----- INPUT ROWS -----

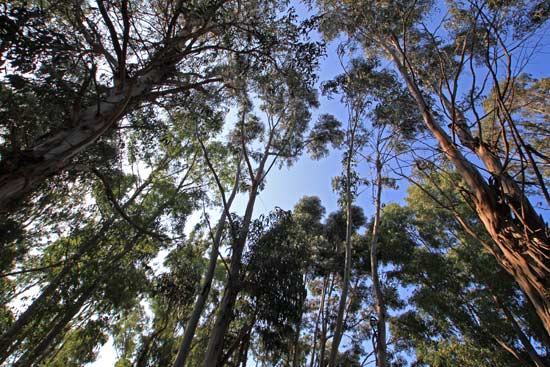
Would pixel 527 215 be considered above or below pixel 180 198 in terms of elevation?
below

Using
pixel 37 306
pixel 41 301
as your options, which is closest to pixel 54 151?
pixel 41 301

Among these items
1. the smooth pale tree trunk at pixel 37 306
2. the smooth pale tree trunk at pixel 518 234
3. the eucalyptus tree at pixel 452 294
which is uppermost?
the eucalyptus tree at pixel 452 294

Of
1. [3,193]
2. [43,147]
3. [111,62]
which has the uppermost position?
[111,62]

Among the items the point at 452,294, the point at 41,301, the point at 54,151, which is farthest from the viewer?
the point at 452,294

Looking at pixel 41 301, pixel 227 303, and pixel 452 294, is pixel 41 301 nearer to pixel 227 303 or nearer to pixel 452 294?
pixel 227 303

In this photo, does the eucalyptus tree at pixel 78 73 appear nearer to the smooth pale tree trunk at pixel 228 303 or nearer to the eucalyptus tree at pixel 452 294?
the smooth pale tree trunk at pixel 228 303

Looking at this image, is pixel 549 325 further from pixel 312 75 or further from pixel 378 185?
pixel 378 185

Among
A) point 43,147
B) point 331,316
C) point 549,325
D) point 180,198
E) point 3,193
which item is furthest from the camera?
point 331,316

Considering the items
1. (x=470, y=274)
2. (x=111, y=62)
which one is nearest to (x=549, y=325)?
(x=111, y=62)

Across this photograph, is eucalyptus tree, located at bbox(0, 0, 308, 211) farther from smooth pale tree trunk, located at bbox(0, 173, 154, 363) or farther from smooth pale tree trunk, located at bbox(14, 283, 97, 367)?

-----

Repeat word for word the lines of the listing that start with the line containing "Considering the items" and go on through the end of the listing.

### [OUTPUT FOR THIS EXERCISE]
Considering the items
1. (x=470, y=274)
2. (x=111, y=62)
which one is nearest to (x=549, y=325)?
(x=111, y=62)

Across this photograph, is eucalyptus tree, located at bbox(0, 0, 308, 211) farther from smooth pale tree trunk, located at bbox(0, 173, 154, 363) or farther from smooth pale tree trunk, located at bbox(14, 283, 97, 367)?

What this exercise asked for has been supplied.